* **Teks yang Disediakan**:

Selama ini, banyak masyarakat yang menganggap bahwa posisi strategis Muhammadiyah adalah karena menjadi Ormas Islam terbesar kedua di Indonesia yang mempunyai massa puluhan juta. Oleh karenanya, dengan jumlah anggota yang besar itu, Muhammadiyah bisa berpotensi menjadi pendorong kekuatan politik, moral, ekonomi, dan kebudayaan. Namun, ada satu potensi yang sepertinya jarang disentuh dan diberdayakan secara maksimal oleh Muhammadiyah, yaitu potensi sebagai organisasi pembaharuan yang selama ini sedikit banyak juga sudah teruji sejarah.

Sayangnya, potensi sebagai gerakan pembaharuan yang bisa berjalan secara seirama dengan gerakan ilmu itu, akhir-akhir ini perannya meredup. Paling tidak, seperti yang sering disampaikan oleh Buya Syafii Maarif, bahwa orientasi Muhammadiyah sekarang lebih terpaku pada gerakan amal (Republika, 23/04/2010)

Agenda Gerakan Ilmu   

Kalau kita baca sejarah perkembangan gerakan Muhammadiyah, pada dasarnya antara gerakan amal dan gerakan ilmu tidak bisa saling dipisahkan. Ketika KH Ahmad Dahlan pertama kali mendirikan Muhammadiyah di Kauman, Yogyakarta, selain melakukan gerakan keilmuan dengan mengajar mengaji dan mendirikan sekolah untuk umat Islam dan masyarakat pribumi, beliau juga melakukan gerakan amal. Hal itu terwujud dengan pendirian Penolong Kesengsaraan Oemoem (PKO) yang menjadi wujud nyata untuk membumikan perintah agama guna menolong masyarakat mustadz'afin.

* **Data Tersedia**:
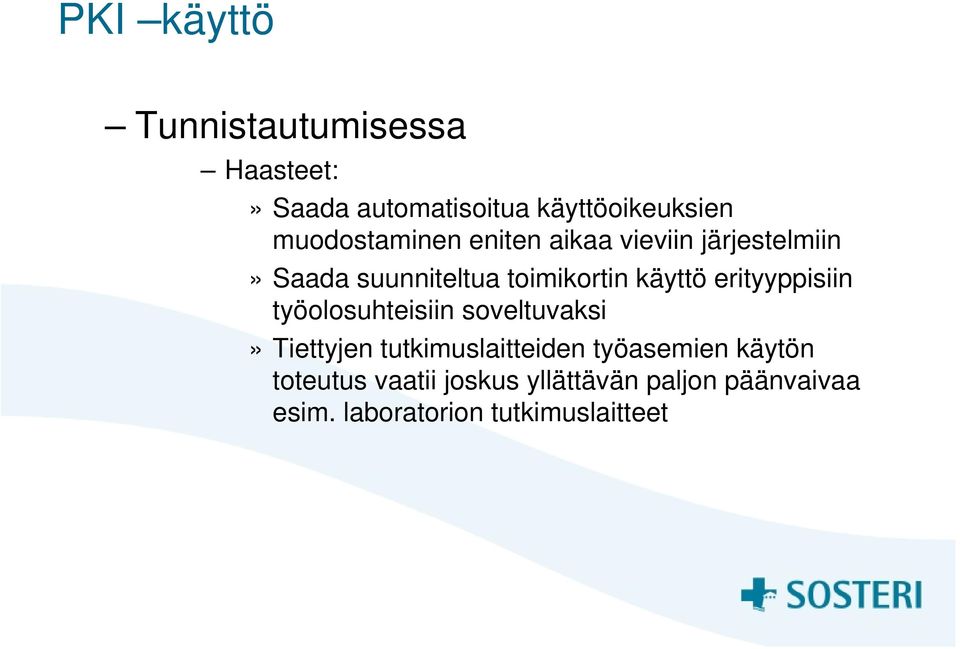 PKI –käyttö

– Tunnistautumisessa

– Haasteet:

» Saada automatisoitua käyttöoikeuksien muodostaminen eniten aikaa vieviin järjestelmiin

» Saada suunniteltua toimikortin käyttö erityyppisiin työolosuhteisiin soveltuvaksi

» Tiettyjen tutkimuslaitteiden työasemien käytön toteutus vaatii joskus yllättävän paljon päänvaivaa esim. laboratorion tutkimuslaitteet

SOSTERI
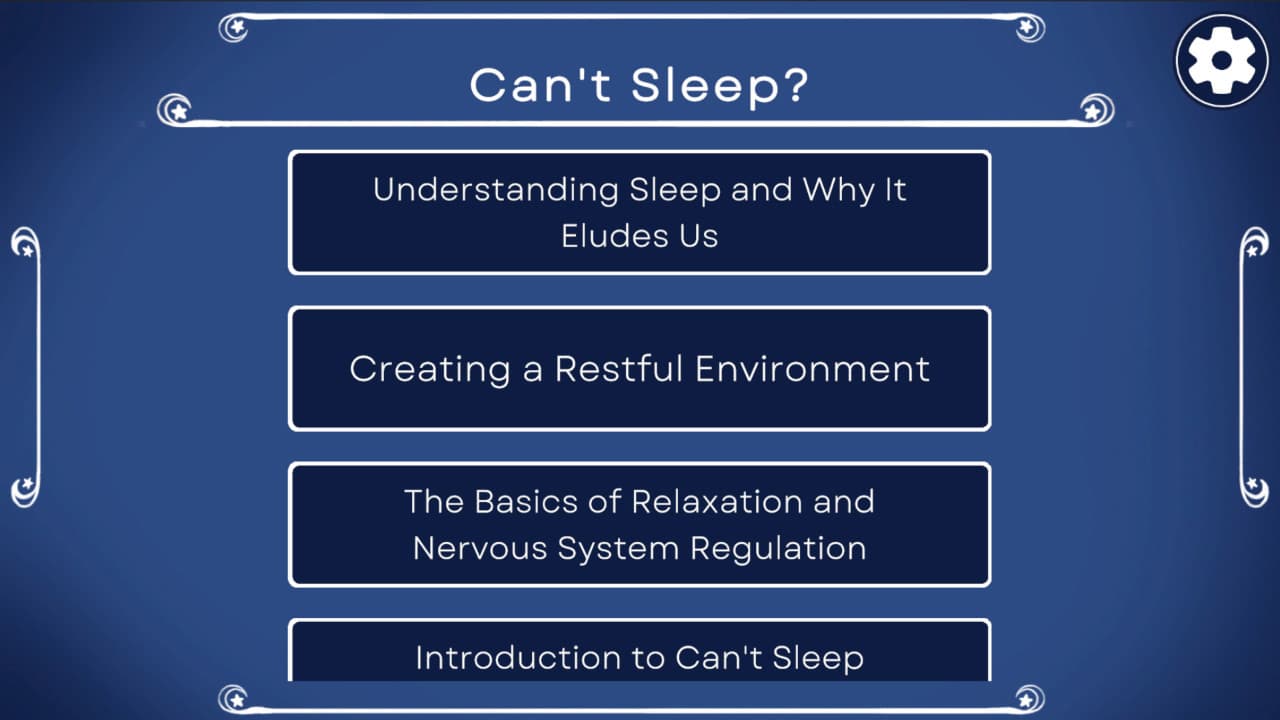 Can't Sleep?

Understanding Sleep and Why It Eludes Us

Creating a Restful Environment

The Basics of Relaxation and Nervous System Regulation

Introduction to Can't Sleep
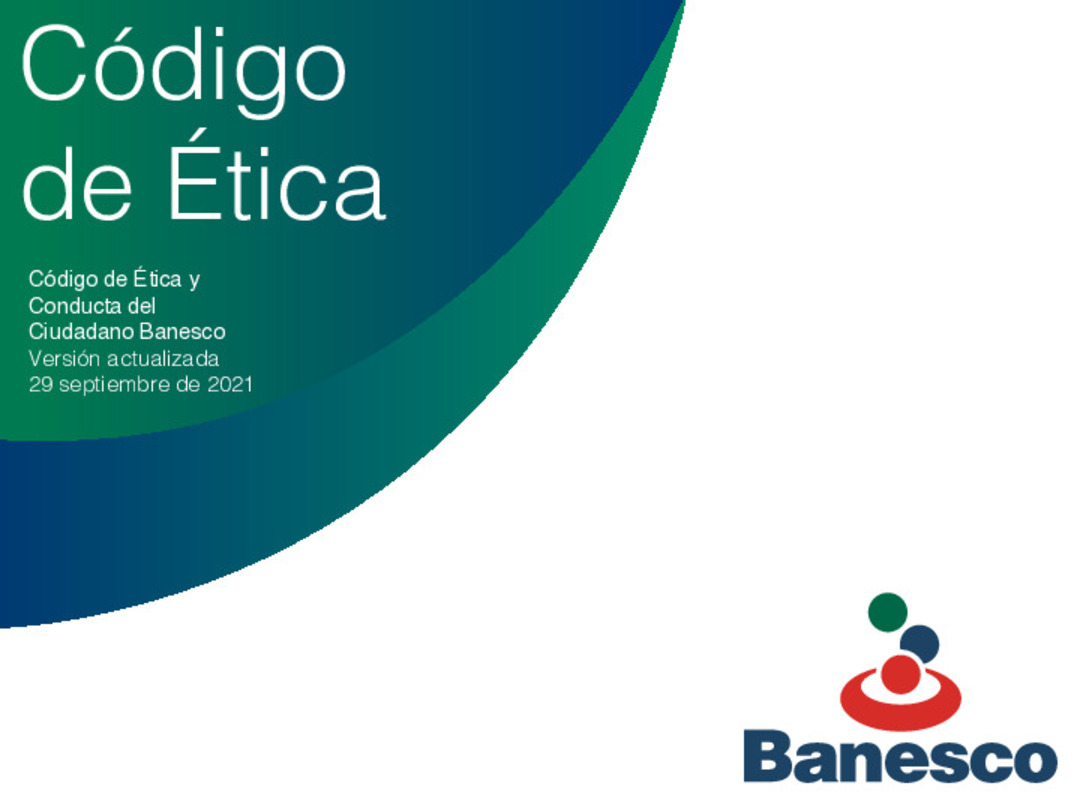 Código de Ética

Código de Ética y Conducta del Ciudadano Banesco
Versión actualizada
29 septiembre de 2021

Banesco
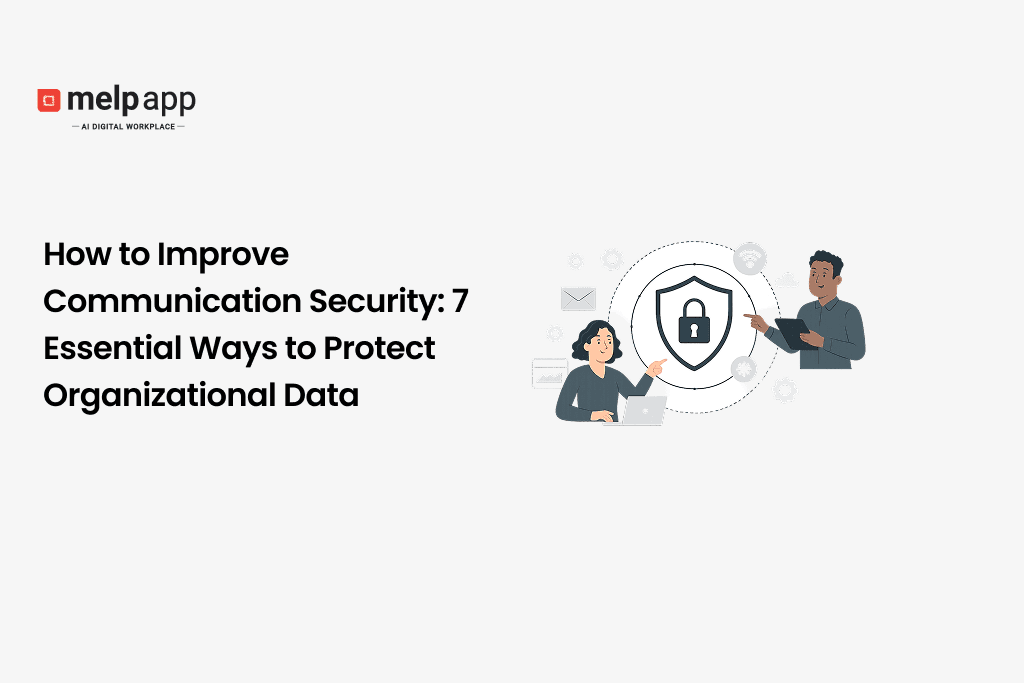 melp app
— AI DIGITAL WORKPLACE —

How to Improve Communication Security: 7 Essential Ways to Protect Organizational Data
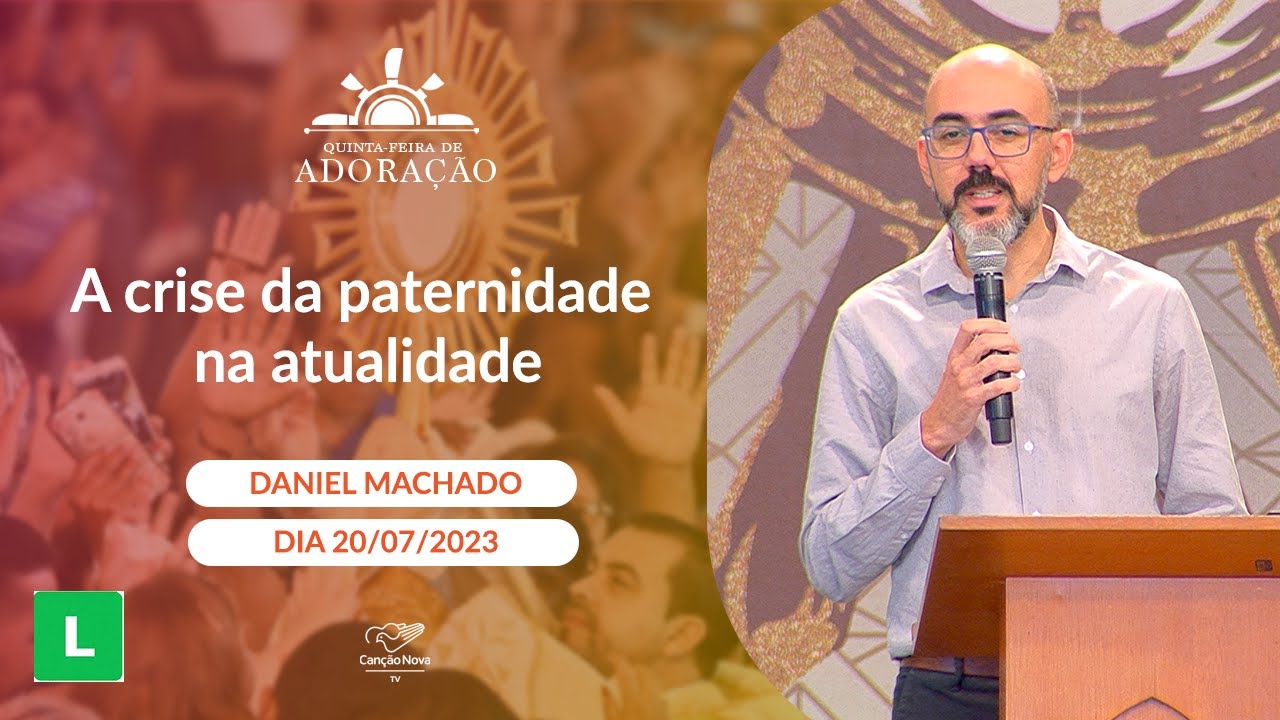 QUINTA-FEIRA DE
ADORAÇÃO

A crise da paternidade na atualidade

DANIEL MACHADO

DIA 20/07/2023

L

Canção Nova
TV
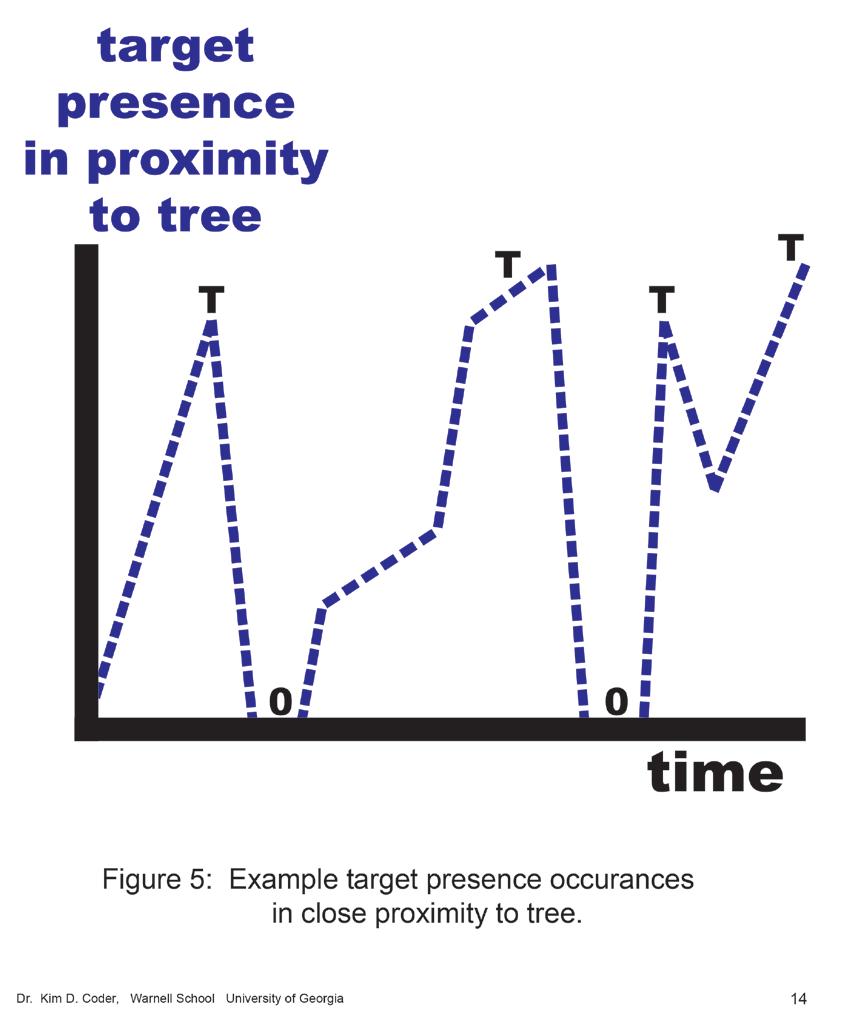 target presence in proximity to tree

T

T

T

T

0

0

time

Figure 5: Example target presence occurances in close proximity to tree.

Dr. Kim D. Coder, Warnell School University of Georgia

14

* **Instruksi Kerja**:
a – Ringkas teks tentang Muhammadiyah dalam dua kalimat.
b – Tolong lanjutkan teks tentang Muhammadiyah mulai dari kalimat sesudah kalimat terakhirnya.

* **Jawaban per Tugas**:
a – Muhammadiyah kerap dianggap strategis karena menjadi ormas Islam terbesar kedua di Indonesia dengan massa puluhan juta, tetapi potensinya sebagai organisasi pembaharuan jarang diberdayakan secara maksimal dan perannya akhir-akhir ini meredup, dengan orientasi yang menurut Buya Syafii Maarif kini lebih terpaku pada gerakan amal. Sejarahnya menunjukkan bahwa gerakan amal dan gerakan ilmu tidak bisa dipisahkan: KH Ahmad Dahlan di Kauman, Yogyakarta, mengajar mengaji dan mendirikan sekolah sekaligus mendirikan Penolong Kesengsaraan Oemoem (PKO) untuk menolong masyarakat mustadz'afin.

b –
   
Selain itu, sebagai ormas keislaman, Muhammadiyah juga banyak menelorkan pembaruan dan kritik terhadap konservatisme keagamaan seperti takhayul, bid'ah, dan churafat (TBC) yang saat itu banyak membelenggu umat dan menyebabkan mereka tertinggal. Namun, Muhammadiyah bukan hanya organisasi pemikir yang berhenti pada dataran konsep, tapi juga berusaha melakukan pembaharuan dalam bidang pendidikan, amal sosial, dan ekonomi umat dengan mendirikan sekolah, perguruan tinggi, rumah sakit, panti asuhan, serta amal usaha lainnya. Rumusan itulah yang sering disebut oleh M. Amin Abdullah sebagai realisasi konsep a faith in action dalam tubuh Muhammadiyah.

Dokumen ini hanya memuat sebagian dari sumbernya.